街道沿いの森は、すでに煙と血の匂いに包まれていた。
駆けつけた冒険者たちは、崩れた通商隊の馬車を囲み、次々に現れるモンスターと応戦していた。
「くそっ、こんな数、聞いてないぞ!」
斧を振るう男が叫ぶ横で、魔法使いの少女が呪文を詠唱する。しかし、その額には冷や汗。魔力の枯渇は目前だった。
そんな戦場の後方に、クラリッサの姿があった。受付嬢である彼女は、表に出るつもりはなかった――本来なら。
だが。
「盾部隊、前! 魔法隊は左右に展開して!」
彼女は手を口に添え、場を動かす声を張った。
「撤退ラインは川沿い! 通商隊の生存者はセイナが確保済み! 医療班、けが人を下げて!」
その指示は的確で、早い。そして、不思議なほどに誰もが従っていた。
貴族時代の経験、そしてギルドでの実戦的な運営力。その両方が、今、戦場を支えていた。

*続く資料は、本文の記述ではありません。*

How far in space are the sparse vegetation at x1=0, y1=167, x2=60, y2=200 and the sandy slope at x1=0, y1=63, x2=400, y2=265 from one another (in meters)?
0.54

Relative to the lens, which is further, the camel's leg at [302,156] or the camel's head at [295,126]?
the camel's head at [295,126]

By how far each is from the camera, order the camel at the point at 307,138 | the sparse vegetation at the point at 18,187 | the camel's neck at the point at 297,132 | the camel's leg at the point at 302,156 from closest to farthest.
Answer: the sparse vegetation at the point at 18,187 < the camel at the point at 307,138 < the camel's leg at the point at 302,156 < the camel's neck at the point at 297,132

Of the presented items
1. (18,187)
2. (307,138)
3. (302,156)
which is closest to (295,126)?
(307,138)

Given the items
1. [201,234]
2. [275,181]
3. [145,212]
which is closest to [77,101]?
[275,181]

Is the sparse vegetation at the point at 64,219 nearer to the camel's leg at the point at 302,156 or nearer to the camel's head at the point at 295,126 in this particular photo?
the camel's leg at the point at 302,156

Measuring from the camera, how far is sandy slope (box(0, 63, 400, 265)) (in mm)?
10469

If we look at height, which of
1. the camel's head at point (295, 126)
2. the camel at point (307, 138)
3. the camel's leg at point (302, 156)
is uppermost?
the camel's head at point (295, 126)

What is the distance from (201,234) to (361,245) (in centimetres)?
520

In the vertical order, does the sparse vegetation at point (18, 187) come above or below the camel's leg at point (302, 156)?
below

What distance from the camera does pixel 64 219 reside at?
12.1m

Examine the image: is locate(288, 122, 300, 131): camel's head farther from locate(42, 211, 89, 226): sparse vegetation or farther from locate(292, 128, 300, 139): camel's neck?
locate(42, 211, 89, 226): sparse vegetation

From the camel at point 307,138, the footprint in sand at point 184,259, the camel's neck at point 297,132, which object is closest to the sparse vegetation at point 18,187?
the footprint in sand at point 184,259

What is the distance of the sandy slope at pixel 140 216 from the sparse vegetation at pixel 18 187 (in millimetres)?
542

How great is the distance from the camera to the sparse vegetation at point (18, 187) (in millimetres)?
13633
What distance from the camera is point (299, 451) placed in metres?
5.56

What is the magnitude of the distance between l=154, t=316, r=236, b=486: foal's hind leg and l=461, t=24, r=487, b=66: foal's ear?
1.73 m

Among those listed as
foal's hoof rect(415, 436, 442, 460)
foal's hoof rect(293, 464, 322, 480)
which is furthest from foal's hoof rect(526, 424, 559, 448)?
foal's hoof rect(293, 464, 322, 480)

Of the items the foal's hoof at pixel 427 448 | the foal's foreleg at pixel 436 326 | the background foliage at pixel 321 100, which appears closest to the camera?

「クラリッサさん、やばい! 右から、あれ――ボアじゃない、もっとでかい……!」
前線の若者が叫ぶ。そこに現れたのは、全身を硬い鱗で覆われた巨大なモンスター、オールド・スケイルウルフ。
「耐えられない! こっちにはタンクも足りてないのに!」
後方にいたエドガーが、剣を抜いた。だが、それより早く――
「下がれ、全部下がれッ!」
クラリッサが叫んだ。
彼女は腰の後ろから、古びた銀の指輪を取り出す。
「……“炎よ、我が手のひらにて牙を成せ”――」
その指輪は、彼女がかつて家にいた頃、叙爵の証として授けられたものだった。
「“フレイム・レイピア”!」
空中に赤い閃光が走り、クラリッサの手に炎の剣が生まれる。
「嘘だろ、クラリッサさんって、魔法剣士なの……?」
誰かが呟いたが、彼女はそれを無視して、一歩前に出た。
そして、叫ぶ。
「“お嬢様”なんて呼ばれるのはごめんだけど――」
「誰かが前に立たなきゃ、皆が死ぬ。それなら、あたしが行くしかないじゃない!」
スケイルウルフが咆哮する。だがクラリッサは怯まない。
後方支援? 受付嬢? そんな枠に、もう彼女は収まらない。
「ギルドの受付は、あんたたち全員の命と生活、守る場所なんだよ!」
彼女は真っすぐに駆けた。まるで、昔の自分と決別するように。